Certified Kubernetes Administrator Exam Series (Part-9): Troubleshooting

Certified Kubernetes Administrator Exam Series: Troubleshooting


The Kubernetes environment typically spans multiple machines, running different services and components. Anything can go wrong, and administrators need a way to track and work on errors when running Kubernetes applications at production. Errors can go wrong at different levels, and this gives rise to various types of failure.

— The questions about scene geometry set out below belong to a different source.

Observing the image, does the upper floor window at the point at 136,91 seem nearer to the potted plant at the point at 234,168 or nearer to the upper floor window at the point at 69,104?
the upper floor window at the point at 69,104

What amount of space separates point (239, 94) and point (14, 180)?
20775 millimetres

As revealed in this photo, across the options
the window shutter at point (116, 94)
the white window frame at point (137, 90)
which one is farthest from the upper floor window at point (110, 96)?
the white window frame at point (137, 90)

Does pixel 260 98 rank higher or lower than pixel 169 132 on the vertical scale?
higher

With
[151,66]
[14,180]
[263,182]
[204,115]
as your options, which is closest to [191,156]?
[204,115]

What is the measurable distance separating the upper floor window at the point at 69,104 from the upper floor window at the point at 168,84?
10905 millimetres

This section introduces these failures and the techniques that can be used to identify and resolve errors at each level of the Kubernetes environment. The section is packed with practical labs exploring failure and resolution scenarios for applicable knowledge on debugging and troubleshooting running Kubernetes clusters.

Application Failure

Sometimes the application deployed into Kubernetes may not behave as expected. When a Kubernetes application is not running, it could be because of failure in one of three things: PODs, Services and Replication Controllers. This section explores how to debug and troubleshoot these components.

Troubleshooting PODs

A POD may not be available to users for a number of reasons. The first step when checking for POD failure is to inspect its state. A POD typically goes through five phases: PendingRunning, Succeeded, Failed, and Unknown.

If a POD is in Pending state, it means that the Kubernetes system has accepted it, but one or more container images have not been created. A POD stays in Pending state when it is still being scheduled and when container images are being downloaded over a network. In this case, all one has to do is wait for the POD to come up completely or restart it if the failure persists.

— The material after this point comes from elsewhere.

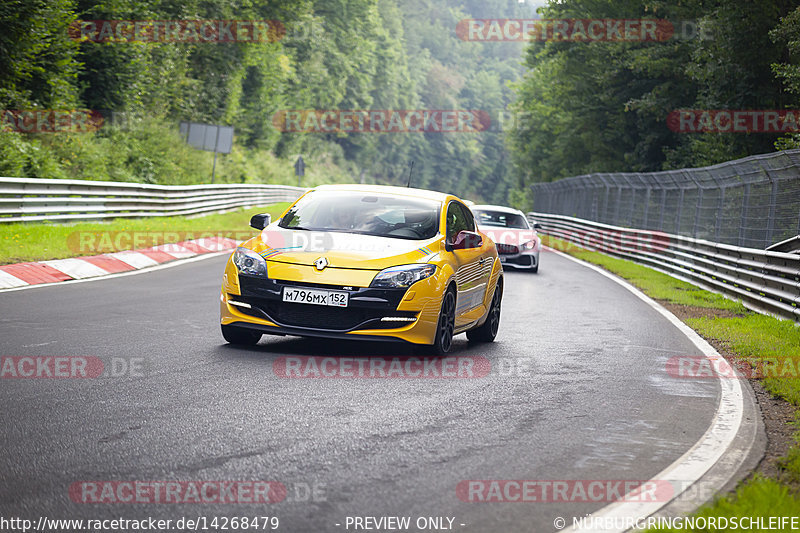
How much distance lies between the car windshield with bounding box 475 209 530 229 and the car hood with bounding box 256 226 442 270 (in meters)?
13.8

A Running POD is healthy, bound to a node and has all containers active. 

  • If a POD is in the Succeeded phase, every container has been run successfully, and will not need a restart.
  • In the Failed phase, one or more containers have ended in failure.
  • If a POD is listed as Unknown, there’s an error connecting the Kubernetes API Server to the POD, and so its state cannot be established.

To check for POD state, the following command is used:

$ kubectl describe pods <pod-name>

A POD may also fail since the application fails to start due to reasons such as exceeding resource limits or lack of permissions. In this case, the failure can be tracked by describing events that happen within the PODs namespace. Events can be viewed using the command:

$ kubectl get events --namespace <namespace-name>

If a POD is running but the application is not behaving as expected, the first step involves checking the affected container’s logs. This can be done using a command of the format:

$ kubectl logs <pod-name> <container-name>

If a POD previously crashed then restarted, the error may be tracked by checking the previous container’s crash log using the command:

$ kubectl logs --previous <pod-name> <container-name>

Some container images come bundled with debugging utilities. Debugging commands can be run within the container using the kubectl exec utility:  

$ kubectl exec ${POD_NAME} -c ${CONTAINER_NAME} -- ${CMD} ${ARG1} ${ARG2} ... ${ARGN}

Debugging Replication Controllers

Replication controllers may fail to create POD replicas as needed. To inspect events related to a specific replication controller, the following command is used:

$ kubectl describe rc ${CONTROLLER_NAME}

Troubleshooting Services

Services allow for host discovery and load balancing across nodes. Several problems may cause a service to stop working correctly, making an application inaccessible. 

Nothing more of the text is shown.